▶ WHAT NEEDS TO BE DONE
Looking at the material below, work out how many of its lines hold the string "Vietnam". Give that figure alone.

:: DATA

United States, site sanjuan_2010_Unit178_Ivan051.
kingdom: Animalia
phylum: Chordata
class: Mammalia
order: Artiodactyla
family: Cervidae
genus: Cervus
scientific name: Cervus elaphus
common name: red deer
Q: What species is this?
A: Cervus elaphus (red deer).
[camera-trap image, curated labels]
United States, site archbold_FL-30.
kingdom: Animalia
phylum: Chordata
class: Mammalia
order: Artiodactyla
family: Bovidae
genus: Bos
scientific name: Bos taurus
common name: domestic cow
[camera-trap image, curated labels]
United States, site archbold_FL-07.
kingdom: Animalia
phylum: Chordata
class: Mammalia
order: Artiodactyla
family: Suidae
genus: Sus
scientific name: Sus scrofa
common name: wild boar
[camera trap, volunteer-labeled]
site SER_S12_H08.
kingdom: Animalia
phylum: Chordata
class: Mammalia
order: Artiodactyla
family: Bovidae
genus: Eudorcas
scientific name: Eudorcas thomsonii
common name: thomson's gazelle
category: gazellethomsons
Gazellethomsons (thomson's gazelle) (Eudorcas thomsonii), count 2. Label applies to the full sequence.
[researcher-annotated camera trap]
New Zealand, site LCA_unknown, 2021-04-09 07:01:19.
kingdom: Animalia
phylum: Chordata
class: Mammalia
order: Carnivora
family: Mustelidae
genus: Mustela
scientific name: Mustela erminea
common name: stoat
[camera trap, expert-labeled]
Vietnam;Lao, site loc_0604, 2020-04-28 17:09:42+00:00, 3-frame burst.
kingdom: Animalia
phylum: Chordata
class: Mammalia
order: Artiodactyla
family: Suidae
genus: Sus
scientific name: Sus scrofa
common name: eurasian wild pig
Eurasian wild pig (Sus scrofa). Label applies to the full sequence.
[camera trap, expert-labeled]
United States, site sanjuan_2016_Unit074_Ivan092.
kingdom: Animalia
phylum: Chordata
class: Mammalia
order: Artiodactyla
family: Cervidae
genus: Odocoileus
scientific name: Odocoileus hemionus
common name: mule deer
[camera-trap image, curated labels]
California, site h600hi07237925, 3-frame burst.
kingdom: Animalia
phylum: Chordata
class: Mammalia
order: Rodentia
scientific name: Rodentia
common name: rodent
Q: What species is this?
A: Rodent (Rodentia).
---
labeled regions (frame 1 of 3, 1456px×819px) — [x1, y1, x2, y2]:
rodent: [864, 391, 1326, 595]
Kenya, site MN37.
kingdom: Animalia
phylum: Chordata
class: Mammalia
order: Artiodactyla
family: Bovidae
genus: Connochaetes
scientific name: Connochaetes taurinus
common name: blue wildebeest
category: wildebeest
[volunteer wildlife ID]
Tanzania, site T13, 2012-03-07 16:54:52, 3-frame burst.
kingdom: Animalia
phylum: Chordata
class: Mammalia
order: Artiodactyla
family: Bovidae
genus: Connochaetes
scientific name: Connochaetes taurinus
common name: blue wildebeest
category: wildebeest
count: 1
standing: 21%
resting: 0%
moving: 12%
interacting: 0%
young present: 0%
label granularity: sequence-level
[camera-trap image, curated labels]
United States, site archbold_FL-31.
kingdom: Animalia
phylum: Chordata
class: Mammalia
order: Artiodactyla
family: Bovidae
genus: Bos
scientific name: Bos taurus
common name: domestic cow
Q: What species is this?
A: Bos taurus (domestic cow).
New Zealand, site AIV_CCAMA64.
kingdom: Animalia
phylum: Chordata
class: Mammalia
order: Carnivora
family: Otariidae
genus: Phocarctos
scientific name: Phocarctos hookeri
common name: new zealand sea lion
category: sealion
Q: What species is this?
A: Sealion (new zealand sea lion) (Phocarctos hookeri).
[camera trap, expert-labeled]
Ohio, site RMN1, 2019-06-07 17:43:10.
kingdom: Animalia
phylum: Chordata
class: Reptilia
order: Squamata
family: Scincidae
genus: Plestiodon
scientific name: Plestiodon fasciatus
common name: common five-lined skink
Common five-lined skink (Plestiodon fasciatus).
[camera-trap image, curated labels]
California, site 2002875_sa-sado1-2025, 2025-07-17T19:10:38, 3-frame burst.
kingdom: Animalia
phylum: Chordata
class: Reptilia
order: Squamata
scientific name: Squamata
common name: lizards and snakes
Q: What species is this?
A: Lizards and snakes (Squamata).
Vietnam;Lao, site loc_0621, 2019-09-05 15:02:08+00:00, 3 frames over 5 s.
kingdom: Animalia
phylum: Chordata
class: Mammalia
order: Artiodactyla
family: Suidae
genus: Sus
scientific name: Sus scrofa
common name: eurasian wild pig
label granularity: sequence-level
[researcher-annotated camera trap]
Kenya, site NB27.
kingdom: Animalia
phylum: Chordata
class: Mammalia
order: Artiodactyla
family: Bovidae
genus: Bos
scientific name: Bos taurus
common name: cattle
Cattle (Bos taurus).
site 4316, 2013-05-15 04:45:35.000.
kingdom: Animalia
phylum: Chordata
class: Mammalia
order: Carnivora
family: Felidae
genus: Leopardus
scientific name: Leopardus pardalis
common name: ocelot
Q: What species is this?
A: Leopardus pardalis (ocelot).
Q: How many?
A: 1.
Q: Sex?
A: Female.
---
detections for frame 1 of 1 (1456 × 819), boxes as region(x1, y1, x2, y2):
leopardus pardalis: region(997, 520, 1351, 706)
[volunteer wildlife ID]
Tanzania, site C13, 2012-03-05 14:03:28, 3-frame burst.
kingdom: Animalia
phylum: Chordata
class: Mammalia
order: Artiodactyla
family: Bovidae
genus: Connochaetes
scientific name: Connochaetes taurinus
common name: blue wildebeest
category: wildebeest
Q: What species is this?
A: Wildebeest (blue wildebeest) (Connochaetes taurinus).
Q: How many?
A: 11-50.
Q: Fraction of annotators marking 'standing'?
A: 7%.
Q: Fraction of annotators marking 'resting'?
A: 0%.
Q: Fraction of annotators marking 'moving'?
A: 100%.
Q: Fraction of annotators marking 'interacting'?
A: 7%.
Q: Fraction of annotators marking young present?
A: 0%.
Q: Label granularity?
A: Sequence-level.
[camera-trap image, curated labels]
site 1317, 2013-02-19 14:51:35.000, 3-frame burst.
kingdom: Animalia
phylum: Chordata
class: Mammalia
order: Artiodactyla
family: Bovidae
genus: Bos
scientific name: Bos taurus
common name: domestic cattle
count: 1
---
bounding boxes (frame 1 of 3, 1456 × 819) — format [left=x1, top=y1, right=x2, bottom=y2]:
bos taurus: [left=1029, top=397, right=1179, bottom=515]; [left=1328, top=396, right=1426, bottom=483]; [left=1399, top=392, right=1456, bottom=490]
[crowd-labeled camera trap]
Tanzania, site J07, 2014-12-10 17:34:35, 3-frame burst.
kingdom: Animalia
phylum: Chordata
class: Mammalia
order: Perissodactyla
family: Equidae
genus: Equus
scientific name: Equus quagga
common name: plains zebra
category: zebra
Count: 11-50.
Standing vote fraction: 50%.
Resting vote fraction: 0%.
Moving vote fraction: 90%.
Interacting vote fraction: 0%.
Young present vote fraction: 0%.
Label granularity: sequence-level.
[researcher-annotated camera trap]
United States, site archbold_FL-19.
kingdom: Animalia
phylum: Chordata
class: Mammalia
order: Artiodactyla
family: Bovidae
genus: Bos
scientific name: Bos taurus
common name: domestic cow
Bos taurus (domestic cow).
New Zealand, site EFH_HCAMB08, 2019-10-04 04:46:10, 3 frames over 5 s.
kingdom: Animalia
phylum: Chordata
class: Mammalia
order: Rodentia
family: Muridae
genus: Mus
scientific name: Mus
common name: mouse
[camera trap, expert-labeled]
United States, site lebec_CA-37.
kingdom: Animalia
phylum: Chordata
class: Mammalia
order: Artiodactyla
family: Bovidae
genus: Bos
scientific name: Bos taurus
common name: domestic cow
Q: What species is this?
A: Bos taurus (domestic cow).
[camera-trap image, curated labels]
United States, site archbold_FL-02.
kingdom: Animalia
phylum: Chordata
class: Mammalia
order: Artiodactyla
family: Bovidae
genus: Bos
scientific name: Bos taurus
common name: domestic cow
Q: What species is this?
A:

::::

▶ SOLUTION TO THIS TASK
2